### DATASET RECORDS
______________________________

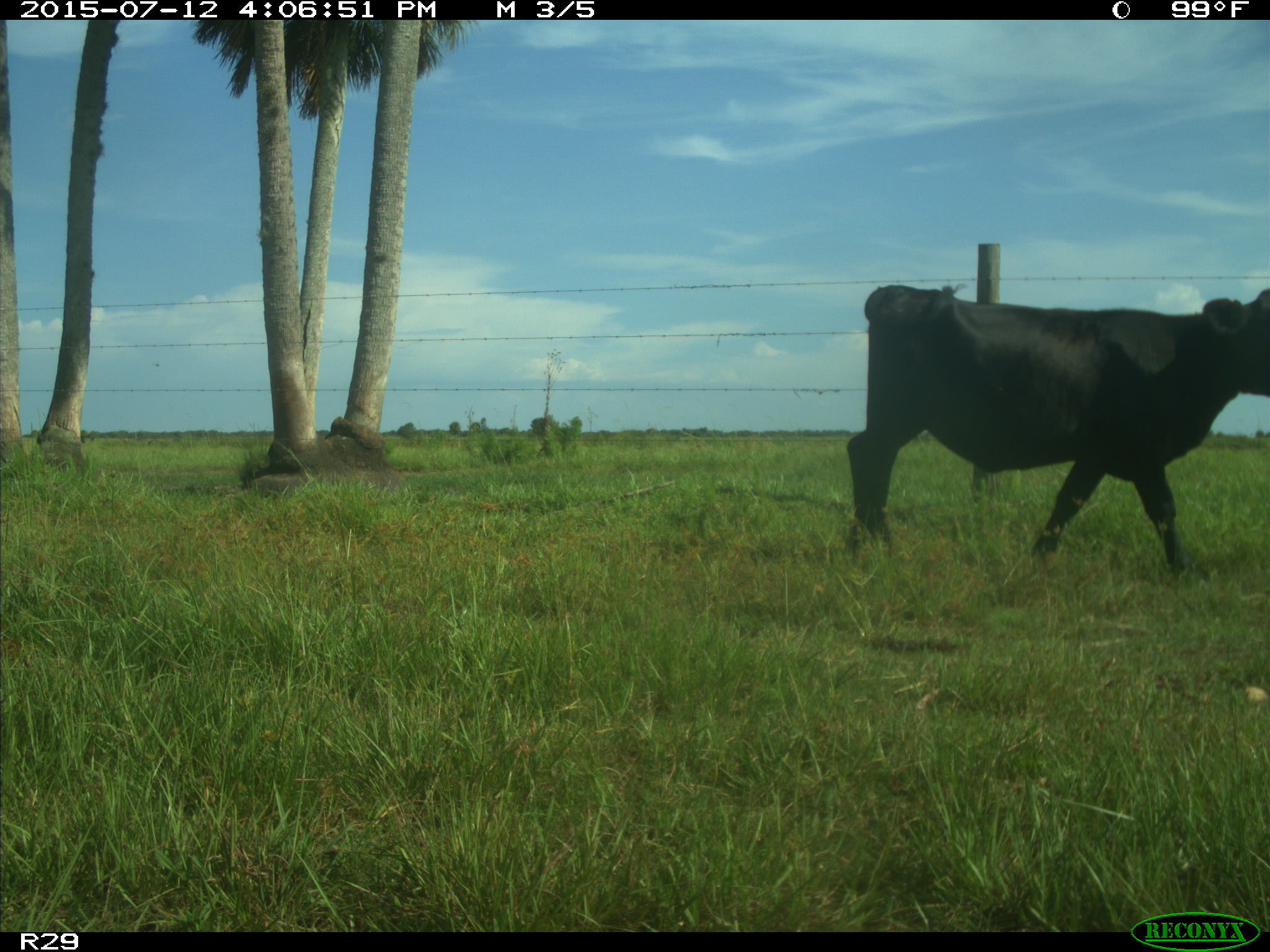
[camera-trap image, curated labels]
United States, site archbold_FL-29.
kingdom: Animalia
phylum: Chordata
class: Mammalia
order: Artiodactyla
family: Bovidae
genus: Bos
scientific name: Bos taurus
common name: domestic cow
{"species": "Bos taurus (domestic cow)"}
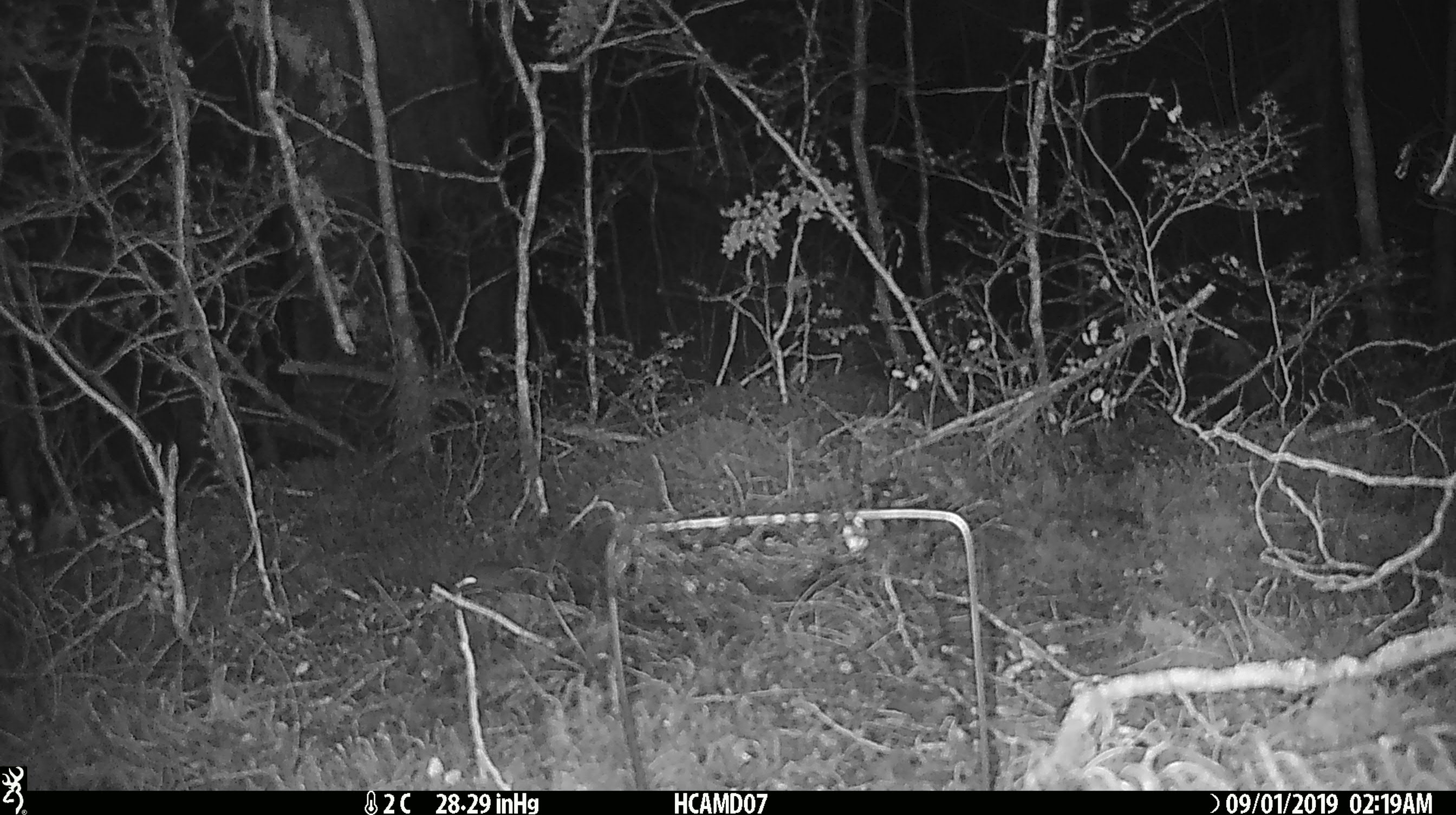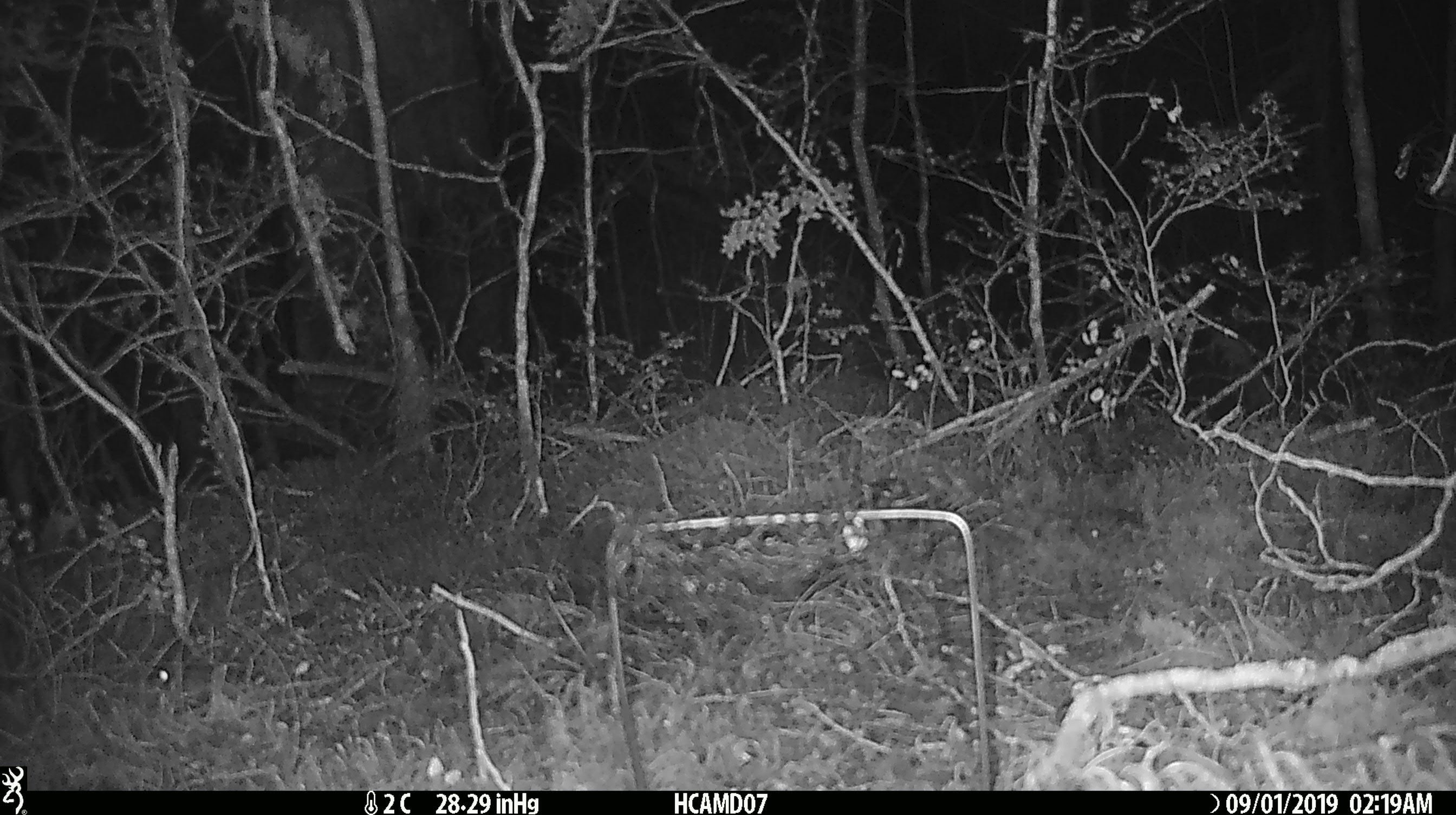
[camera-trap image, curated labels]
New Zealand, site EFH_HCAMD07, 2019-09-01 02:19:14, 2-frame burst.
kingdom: Animalia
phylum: Chordata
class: Mammalia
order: Rodentia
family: Muridae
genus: Mus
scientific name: Mus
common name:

______________________________

### WHAT YOU ARE ASKED TO DO
Please reproduce every entry above exactly, but leave out the pictures.

### ANSWER TO THE PROBLEM
[camera-trap image, curated labels]
United States, site archbold_FL-29.
kingdom: Animalia
phylum: Chordata
class: Mammalia
order: Artiodactyla
family: Bovidae
genus: Bos
scientific name: Bos taurus
common name: domestic cow
{"species": "Bos taurus (domestic cow)"}
[camera-trap image, curated labels]
New Zealand, site EFH_HCAMD07, 2019-09-01 02:19:14, 2-frame burst.
kingdom: Animalia
phylum: Chordata
class: Mammalia
order: Rodentia
family: Muridae
genus: Mus
scientific name: Mus
common name:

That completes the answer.